Dining Out

I’m helping to organize a fancy, expensive annual dinner for about 100 women in the food professions. The chef presented his menu to us, and each of the 7 courses were his most extravagant creations. Meat, mushrooms and cream formed it’s base. My first reaction was, this meal is brown and boring!

The pleasures of the new “farm to table” cuisine (you know, the ever so trendy buy local) is that the chefs have a great love and respect of the basic ingredients. They don’t want to hide them; they want to showcase them. A beet looks and tastes like a beet, chard is wilted, not pureed with cream into pablum. And the meat! Often from rare breeds, raised in small herds, on pasture, it has a different flavor and fat profile than what you usually see coming from the huge farms. A chef has to handle it just so. A good chef brings out the flavor notes of the region.

I’ve been away for a few days, researching my next book. Part of the research required that I dine at the Sheppard Mansion in Hanover, Penn. Their chef, Andrew Little, grew up in this area that is rich in agricultural resources.

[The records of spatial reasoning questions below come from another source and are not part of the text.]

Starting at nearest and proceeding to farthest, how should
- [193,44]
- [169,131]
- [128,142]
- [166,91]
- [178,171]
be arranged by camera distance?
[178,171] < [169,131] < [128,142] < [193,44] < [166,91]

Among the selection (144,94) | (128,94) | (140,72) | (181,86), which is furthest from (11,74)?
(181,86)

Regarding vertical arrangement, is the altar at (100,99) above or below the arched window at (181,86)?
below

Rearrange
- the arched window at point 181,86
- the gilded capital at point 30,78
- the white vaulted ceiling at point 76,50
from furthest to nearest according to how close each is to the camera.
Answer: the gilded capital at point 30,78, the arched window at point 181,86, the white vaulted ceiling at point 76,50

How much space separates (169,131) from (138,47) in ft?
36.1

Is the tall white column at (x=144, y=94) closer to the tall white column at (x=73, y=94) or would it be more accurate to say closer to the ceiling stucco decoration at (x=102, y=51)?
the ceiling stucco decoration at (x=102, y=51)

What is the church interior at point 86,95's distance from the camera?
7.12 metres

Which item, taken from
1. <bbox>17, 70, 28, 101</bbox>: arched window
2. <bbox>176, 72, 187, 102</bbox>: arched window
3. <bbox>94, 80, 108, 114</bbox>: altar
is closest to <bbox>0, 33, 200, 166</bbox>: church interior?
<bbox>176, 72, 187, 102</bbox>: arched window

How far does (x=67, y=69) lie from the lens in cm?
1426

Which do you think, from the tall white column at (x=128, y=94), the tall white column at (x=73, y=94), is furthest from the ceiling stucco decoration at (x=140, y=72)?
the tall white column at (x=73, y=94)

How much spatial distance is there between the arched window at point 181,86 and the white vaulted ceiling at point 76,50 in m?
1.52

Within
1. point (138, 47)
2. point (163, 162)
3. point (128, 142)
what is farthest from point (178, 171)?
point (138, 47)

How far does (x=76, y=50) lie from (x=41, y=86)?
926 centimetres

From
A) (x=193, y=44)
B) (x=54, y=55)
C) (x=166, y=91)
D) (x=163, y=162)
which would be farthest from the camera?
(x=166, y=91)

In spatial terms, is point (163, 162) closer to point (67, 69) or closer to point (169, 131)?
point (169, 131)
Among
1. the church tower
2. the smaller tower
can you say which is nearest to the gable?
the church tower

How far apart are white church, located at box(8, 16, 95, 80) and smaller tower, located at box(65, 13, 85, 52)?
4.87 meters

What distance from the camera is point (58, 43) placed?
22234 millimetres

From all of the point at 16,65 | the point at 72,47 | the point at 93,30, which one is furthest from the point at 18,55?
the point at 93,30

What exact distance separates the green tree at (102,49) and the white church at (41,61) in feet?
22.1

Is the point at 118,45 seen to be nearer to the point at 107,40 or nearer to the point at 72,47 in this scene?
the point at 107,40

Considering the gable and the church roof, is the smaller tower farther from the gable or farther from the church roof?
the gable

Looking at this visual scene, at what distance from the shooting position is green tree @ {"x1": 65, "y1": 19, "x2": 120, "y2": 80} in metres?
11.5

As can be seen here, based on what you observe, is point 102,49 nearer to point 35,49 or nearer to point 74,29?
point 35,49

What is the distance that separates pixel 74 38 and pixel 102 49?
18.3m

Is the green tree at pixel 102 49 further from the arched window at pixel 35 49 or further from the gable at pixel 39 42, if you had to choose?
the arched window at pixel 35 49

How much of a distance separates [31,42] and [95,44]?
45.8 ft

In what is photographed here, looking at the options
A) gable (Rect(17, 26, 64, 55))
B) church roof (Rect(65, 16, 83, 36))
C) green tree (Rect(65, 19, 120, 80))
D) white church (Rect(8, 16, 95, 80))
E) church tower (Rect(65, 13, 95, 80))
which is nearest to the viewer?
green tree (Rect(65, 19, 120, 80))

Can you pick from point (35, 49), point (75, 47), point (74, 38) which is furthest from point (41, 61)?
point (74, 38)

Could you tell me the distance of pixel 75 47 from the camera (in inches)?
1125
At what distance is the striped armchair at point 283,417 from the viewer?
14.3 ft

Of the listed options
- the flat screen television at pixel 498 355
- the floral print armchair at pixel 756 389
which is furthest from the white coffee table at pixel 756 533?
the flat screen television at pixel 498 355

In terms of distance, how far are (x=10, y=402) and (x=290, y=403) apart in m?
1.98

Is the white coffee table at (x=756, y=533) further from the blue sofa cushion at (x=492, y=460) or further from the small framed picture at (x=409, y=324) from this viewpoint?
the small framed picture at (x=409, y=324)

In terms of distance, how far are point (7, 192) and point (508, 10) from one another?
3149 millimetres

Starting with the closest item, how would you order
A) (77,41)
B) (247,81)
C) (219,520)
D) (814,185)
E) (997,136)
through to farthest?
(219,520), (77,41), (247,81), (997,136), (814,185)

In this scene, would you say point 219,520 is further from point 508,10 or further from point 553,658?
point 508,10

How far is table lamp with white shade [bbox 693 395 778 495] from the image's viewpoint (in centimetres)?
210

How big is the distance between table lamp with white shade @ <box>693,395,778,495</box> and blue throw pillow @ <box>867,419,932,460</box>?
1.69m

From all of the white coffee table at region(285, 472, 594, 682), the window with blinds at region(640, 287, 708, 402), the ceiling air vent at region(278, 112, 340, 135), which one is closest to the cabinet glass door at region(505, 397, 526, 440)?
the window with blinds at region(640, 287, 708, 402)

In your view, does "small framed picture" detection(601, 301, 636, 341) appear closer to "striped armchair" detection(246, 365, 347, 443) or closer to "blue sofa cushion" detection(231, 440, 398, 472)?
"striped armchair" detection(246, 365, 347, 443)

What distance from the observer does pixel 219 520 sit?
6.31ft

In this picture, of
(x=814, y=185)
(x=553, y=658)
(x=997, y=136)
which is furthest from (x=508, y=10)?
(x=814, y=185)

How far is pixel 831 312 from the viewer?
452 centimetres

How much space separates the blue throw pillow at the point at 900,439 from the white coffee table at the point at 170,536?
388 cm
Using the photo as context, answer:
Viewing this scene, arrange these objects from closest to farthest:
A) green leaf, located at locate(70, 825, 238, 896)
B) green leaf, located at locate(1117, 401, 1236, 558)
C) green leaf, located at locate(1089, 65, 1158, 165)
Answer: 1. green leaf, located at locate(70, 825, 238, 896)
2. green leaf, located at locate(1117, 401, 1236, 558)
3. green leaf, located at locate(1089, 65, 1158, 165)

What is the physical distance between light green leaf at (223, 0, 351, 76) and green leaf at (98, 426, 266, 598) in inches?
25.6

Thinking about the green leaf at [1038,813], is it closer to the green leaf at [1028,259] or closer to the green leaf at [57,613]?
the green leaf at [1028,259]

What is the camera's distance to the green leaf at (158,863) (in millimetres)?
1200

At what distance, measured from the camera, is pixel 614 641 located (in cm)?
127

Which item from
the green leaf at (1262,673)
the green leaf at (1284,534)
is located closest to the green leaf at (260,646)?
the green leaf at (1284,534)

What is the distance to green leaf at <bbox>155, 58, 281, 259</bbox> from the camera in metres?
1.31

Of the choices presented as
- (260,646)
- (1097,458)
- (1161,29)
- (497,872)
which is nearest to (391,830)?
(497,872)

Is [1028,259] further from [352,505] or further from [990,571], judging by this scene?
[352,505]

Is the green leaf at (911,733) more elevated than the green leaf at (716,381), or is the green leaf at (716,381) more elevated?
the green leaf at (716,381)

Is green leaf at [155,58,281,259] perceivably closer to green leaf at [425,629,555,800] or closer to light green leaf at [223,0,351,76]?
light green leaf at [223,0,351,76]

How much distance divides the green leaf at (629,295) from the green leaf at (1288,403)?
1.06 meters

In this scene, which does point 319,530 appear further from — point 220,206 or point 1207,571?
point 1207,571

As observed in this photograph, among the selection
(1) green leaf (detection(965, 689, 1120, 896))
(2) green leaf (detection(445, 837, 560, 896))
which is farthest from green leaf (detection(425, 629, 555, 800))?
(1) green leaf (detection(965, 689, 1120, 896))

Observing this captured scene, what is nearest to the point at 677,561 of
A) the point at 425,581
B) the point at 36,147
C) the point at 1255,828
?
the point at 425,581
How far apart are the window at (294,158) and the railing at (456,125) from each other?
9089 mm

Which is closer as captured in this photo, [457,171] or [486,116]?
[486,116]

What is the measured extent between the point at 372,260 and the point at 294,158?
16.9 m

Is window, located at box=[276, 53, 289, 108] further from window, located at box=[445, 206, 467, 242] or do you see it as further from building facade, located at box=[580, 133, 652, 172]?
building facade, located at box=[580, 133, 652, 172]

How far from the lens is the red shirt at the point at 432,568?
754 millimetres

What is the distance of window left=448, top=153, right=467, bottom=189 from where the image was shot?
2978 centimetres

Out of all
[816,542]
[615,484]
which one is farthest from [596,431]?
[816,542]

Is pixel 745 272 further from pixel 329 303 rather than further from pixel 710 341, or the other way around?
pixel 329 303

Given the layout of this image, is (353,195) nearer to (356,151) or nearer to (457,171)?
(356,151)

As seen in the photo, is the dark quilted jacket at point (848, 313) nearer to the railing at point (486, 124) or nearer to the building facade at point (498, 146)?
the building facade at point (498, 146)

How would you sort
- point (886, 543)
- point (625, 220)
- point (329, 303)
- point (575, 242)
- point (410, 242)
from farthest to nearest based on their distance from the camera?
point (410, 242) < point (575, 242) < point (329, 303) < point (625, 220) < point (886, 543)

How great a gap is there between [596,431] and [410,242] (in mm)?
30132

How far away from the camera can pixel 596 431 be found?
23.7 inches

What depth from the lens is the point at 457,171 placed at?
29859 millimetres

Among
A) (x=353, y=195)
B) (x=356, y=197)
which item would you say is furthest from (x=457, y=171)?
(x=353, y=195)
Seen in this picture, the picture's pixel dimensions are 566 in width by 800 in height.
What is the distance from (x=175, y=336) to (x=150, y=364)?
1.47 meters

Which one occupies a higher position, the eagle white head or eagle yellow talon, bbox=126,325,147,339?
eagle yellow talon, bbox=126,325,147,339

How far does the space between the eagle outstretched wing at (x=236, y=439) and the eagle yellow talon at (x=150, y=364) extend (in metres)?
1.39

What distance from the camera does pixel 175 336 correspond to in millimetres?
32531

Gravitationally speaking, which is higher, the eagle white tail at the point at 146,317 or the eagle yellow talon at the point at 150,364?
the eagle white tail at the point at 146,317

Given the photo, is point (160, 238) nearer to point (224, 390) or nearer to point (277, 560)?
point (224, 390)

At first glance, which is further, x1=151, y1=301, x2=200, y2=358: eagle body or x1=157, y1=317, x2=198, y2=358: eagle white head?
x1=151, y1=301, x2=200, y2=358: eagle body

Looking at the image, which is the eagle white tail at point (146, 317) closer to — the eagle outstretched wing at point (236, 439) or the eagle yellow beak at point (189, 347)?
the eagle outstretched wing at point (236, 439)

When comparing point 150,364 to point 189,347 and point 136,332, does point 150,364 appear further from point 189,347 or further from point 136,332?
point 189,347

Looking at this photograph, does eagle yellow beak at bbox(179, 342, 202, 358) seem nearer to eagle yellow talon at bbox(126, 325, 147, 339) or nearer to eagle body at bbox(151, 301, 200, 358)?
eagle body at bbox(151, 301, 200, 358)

Luckily for Hanover, after stints at some nationally known restaurants, he returned home. In Hanover, he knows the “tomato lady” and the cheese maker and where to find the best sweet corn. The owners of the Mansion raise Scottish Highland Cattle, just to have good beef for the table. They’ve contracted with a farmer for pastured pigs. I’m trying to convince them to raise their own chickens.

The food, from a chef who spends much of his time sourcing ingredients, is just the way I like it- dishes sparkling with color, and with flavors that speak of the ingredients. It doesn’t hurt that the breads and desserts are made with care on the premises. (I live and die by the bread basket.) Best of all, after a three-course meal, I felt sated but not bloated.

The best thing to do after a meal at the Sheppard Mansion is to spend the night there. I had to do that, too, for my research. (Yes, it’s a hard job, but someone has to do it!)